Even though ETFs and mutual funds have a lot in common, there are some differences in the way they are managed. For one, mutual funds are mainly actively managed and that means a fund manager takes decisions regarding the allocation of assets in the fund. On the other hand, ETFs are mainly passively managed and hence, based on a certain market index, in other words, they track the market index and can be bought and sold like stocks.
A lot of investors choose ETFs over mutual funds because of the following advantages:
1. Tax Benefits: There are capital gains taxes on ETFs only when they are sold, whereas mutual funds incur capital gains taxes throughout the course of the investment as the shares are always being traded. By choosing an ETF for a long-term investment, one can reduce taxation.
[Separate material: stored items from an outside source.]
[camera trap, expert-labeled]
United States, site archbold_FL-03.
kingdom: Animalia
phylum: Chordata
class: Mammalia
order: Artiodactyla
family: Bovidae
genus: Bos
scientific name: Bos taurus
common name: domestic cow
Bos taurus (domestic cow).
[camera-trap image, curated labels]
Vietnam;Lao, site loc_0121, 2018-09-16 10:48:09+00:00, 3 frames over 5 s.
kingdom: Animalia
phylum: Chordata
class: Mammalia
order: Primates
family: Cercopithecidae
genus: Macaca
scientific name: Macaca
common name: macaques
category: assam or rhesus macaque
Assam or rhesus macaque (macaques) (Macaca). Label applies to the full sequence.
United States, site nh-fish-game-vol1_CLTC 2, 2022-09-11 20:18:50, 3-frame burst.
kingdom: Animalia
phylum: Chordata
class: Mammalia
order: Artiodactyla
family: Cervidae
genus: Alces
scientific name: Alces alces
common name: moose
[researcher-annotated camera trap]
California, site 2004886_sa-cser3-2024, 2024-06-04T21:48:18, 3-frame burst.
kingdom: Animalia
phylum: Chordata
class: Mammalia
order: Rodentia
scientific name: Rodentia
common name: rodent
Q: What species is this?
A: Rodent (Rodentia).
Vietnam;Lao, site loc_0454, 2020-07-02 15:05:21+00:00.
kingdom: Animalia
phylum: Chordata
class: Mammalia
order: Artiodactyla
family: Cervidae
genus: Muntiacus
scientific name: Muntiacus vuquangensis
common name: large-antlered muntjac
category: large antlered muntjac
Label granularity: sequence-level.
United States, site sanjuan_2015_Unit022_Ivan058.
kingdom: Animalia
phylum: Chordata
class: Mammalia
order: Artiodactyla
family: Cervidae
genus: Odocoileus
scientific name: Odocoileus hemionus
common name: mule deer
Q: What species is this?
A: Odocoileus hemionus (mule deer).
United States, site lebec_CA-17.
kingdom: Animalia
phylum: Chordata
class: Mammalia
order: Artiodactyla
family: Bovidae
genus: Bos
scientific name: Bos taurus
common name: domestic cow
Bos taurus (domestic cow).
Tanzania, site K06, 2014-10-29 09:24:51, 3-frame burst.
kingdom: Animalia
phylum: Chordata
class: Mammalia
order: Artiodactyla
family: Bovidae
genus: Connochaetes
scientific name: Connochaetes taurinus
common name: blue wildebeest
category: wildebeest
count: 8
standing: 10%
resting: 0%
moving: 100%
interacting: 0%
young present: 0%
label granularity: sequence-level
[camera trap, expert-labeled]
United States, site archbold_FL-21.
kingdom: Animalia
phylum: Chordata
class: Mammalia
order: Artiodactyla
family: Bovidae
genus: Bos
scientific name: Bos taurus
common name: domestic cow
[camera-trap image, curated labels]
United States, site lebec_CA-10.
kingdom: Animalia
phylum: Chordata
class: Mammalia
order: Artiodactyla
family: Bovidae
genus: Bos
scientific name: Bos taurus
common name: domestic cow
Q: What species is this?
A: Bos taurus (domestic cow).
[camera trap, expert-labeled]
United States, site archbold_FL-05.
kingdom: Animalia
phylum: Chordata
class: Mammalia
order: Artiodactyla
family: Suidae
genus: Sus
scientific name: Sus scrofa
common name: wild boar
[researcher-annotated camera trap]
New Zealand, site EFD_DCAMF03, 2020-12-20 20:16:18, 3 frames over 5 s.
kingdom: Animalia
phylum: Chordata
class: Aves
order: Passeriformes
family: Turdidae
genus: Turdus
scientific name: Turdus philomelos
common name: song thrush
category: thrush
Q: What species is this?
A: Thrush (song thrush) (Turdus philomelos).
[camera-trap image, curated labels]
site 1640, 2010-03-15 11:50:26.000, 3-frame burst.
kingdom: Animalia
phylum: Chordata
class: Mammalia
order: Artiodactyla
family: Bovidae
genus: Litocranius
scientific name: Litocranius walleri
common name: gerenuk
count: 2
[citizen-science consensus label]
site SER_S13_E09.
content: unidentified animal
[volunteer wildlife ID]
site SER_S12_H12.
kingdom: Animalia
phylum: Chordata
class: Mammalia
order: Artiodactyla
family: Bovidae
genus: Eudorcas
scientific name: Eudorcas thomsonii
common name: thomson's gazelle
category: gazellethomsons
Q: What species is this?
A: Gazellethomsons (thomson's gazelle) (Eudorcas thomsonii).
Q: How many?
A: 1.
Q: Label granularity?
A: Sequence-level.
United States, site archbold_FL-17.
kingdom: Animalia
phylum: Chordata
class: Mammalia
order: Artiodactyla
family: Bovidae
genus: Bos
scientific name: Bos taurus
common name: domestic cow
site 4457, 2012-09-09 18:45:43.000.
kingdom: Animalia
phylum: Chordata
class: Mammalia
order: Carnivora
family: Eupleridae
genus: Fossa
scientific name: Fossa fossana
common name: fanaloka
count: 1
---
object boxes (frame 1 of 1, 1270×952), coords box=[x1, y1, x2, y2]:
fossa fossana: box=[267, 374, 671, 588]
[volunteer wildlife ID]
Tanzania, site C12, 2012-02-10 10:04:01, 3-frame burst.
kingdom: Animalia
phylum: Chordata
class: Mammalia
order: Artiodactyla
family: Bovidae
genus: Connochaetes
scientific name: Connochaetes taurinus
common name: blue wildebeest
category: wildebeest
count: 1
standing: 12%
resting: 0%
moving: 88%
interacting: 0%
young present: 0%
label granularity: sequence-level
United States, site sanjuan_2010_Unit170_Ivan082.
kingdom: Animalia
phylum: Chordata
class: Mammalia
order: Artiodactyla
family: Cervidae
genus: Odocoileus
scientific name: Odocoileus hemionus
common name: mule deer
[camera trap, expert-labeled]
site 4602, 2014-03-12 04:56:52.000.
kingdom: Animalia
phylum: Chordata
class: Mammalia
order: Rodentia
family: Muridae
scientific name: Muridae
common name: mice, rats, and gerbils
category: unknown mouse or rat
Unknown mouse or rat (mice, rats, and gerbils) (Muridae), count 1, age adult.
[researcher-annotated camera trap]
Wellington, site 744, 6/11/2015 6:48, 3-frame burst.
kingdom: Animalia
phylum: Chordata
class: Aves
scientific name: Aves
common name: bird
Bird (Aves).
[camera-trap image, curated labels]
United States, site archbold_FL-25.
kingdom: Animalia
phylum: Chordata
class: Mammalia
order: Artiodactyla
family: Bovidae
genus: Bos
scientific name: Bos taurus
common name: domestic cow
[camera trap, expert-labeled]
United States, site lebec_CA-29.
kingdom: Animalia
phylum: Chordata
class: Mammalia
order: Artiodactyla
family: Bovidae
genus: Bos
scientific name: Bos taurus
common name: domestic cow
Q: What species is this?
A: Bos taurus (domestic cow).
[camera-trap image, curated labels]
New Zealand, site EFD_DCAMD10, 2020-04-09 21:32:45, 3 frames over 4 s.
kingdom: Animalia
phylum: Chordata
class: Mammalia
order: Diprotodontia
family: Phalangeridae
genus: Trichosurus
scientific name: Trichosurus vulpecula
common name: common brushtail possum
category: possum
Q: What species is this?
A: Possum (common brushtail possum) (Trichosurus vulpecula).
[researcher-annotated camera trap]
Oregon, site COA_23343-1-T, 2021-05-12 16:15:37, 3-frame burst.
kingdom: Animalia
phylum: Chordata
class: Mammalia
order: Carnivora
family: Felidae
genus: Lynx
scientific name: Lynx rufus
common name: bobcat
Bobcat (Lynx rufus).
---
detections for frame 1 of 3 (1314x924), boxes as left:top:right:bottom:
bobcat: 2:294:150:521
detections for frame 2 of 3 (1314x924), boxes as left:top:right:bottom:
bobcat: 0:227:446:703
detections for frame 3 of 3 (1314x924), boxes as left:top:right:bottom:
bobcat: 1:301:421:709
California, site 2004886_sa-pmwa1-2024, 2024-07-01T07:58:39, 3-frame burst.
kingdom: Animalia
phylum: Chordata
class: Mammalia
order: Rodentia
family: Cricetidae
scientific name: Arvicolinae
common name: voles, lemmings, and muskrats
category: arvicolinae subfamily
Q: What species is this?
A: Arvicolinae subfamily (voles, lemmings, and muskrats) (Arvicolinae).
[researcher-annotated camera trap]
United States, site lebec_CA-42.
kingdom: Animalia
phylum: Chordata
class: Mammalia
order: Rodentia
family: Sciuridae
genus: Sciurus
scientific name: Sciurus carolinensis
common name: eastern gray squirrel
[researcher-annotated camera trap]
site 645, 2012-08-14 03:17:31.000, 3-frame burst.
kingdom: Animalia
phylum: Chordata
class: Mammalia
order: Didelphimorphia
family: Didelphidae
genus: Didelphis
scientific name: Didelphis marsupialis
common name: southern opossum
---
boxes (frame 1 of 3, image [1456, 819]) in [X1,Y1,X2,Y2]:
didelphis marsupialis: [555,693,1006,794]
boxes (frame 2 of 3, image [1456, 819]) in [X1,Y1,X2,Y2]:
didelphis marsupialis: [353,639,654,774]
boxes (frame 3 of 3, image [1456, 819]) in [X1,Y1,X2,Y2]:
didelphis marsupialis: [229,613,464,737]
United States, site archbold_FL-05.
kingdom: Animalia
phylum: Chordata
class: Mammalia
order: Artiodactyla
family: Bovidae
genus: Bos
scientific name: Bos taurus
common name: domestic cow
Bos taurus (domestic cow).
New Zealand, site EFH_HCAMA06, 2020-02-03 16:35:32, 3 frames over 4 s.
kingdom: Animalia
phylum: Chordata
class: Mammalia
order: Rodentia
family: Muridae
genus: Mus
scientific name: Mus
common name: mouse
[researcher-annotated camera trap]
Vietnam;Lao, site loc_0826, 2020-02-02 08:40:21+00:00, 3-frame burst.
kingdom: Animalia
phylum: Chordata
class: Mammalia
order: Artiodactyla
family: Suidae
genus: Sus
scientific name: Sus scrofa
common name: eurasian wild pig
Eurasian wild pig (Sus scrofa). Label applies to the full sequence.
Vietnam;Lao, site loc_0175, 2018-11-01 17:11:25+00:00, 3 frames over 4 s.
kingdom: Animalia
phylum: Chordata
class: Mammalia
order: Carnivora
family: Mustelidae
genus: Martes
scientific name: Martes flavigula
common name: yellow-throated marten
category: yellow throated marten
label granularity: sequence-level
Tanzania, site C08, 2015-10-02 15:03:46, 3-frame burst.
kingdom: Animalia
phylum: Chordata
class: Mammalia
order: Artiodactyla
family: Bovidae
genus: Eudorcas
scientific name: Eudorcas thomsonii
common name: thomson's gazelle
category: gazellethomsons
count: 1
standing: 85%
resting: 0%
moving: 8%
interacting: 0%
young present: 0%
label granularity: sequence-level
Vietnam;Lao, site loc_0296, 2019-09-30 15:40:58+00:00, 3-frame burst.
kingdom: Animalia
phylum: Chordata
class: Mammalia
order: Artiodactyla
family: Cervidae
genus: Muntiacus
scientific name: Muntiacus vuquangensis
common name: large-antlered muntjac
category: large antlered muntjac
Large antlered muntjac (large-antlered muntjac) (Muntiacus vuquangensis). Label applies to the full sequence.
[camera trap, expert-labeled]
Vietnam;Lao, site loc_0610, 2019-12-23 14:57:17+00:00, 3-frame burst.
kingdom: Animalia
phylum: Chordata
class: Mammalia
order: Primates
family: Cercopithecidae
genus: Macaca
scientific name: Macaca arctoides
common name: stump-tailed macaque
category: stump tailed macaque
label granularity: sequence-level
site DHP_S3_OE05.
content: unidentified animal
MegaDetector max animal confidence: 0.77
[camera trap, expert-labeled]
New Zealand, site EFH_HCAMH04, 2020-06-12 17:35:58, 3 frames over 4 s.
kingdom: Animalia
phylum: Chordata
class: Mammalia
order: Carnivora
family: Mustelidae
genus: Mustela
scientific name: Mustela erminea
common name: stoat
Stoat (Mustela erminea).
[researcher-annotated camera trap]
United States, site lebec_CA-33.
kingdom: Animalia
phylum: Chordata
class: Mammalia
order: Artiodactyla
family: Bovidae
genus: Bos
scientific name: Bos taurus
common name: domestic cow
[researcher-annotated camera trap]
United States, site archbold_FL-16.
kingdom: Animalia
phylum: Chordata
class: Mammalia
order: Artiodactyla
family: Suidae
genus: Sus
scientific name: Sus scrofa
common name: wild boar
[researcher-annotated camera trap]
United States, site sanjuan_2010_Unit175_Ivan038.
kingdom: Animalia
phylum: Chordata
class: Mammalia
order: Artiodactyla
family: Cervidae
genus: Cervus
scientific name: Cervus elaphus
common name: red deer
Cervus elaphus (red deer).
2. Easy to understand: ETFs are easier to trade. All one needs to do is buy or sell them through a simple trade. On the other hand, though mutual funds are not complicated, there’s some waiting time involved before the transaction goes through.
3. Ease of transferability: While moving a managed portfolio from one investment firm to another, there may be some issues with the mutual funds. Most of the time, the fund positions have to be closed before the transfer which means that the investor has to make an unplanned trade that could lead to losses. ETFs do not have this problem as they are a portable investment and can be transferred easily while changing investment firms.
There are other advantages of choosing ETFs over mutual funds such as the cost-effectiveness of ETF investments. However, the choice of an investment instrument should take an investor’s portfolio and risk appetite into consideration.